Segment Open

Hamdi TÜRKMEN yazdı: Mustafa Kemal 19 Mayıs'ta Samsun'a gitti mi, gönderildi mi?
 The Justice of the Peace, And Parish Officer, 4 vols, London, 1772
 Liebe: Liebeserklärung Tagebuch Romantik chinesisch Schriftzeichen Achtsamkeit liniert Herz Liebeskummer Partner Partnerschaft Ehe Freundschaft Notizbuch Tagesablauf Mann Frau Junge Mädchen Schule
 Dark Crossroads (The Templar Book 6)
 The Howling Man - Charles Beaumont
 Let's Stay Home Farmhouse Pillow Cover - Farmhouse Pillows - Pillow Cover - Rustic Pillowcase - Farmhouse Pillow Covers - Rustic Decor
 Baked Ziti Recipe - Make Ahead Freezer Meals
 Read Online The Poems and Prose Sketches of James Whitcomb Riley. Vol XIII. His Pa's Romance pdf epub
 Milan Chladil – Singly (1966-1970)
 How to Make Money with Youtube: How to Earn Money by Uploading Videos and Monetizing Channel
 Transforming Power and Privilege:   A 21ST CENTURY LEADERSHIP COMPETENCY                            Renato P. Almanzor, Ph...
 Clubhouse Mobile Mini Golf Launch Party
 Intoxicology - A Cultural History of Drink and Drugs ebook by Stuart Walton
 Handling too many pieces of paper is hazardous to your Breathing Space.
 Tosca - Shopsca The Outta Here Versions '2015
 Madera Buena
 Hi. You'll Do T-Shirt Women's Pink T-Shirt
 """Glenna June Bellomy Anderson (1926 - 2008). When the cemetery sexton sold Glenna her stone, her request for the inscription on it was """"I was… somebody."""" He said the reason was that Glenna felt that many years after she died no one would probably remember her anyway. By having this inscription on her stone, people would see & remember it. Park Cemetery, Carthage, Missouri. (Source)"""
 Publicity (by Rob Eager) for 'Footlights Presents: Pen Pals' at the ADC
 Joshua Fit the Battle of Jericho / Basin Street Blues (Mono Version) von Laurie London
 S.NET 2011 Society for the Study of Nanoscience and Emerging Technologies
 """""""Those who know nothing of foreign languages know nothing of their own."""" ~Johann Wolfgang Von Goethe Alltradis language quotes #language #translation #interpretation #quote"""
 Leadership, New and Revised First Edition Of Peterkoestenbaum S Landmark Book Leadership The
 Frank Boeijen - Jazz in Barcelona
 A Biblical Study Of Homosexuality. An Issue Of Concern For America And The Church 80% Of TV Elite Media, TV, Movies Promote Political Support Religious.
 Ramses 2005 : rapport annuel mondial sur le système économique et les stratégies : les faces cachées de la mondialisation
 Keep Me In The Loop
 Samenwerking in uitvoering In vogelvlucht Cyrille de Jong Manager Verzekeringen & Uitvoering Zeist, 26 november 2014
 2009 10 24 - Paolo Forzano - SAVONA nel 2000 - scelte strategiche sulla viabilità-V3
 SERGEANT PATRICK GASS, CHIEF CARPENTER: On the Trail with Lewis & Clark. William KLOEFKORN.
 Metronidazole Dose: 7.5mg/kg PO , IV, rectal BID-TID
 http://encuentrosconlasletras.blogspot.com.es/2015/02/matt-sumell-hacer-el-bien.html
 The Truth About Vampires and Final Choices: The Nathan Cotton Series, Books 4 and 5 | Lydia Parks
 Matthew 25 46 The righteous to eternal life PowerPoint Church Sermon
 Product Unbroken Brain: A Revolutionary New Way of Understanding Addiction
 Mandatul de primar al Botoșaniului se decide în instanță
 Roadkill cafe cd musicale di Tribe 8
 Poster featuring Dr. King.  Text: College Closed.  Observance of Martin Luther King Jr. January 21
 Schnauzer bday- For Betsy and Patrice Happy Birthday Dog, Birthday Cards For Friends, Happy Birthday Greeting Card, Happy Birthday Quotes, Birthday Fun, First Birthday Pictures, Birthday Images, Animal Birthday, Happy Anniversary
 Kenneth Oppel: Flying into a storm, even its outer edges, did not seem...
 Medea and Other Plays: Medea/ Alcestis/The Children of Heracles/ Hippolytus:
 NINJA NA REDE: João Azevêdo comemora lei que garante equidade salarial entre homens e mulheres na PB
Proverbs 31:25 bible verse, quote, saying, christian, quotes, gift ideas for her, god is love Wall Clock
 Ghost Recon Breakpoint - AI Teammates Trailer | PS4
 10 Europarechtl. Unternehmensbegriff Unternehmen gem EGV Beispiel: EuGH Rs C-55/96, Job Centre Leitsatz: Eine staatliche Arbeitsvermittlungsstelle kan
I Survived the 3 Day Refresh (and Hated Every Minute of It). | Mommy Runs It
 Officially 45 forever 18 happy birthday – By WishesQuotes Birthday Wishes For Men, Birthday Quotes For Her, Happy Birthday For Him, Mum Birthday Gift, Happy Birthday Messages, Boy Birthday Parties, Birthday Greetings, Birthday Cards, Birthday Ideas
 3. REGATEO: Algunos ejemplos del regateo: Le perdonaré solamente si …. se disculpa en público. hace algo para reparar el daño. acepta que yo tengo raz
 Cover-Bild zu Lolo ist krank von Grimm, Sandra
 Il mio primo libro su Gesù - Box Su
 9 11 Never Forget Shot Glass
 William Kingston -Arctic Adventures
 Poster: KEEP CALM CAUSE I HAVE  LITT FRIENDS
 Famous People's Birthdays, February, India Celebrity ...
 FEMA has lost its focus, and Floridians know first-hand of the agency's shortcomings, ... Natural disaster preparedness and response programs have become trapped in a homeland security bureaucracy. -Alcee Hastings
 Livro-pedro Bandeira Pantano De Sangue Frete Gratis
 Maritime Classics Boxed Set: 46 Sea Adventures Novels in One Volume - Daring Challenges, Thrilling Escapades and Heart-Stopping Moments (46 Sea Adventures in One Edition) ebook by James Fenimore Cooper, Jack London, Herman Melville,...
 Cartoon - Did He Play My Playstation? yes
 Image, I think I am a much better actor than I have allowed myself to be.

Segment Closed

What you need to do:
Give again exactly, and only, the lines above starting at the one with "Leadership, New and" and ending at the one with "Ramses 2005 : rapport".

Finished task:
 Leadership, New and Revised First Edition Of Peterkoestenbaum S Landmark Book Leadership The
 Frank Boeijen - Jazz in Barcelona
 A Biblical Study Of Homosexuality. An Issue Of Concern For America And The Church 80% Of TV Elite Media, TV, Movies Promote Political Support Religious.
 Ramses 2005 : rapport annuel mondial sur le système économique et les stratégies : les faces cachées de la mondialisation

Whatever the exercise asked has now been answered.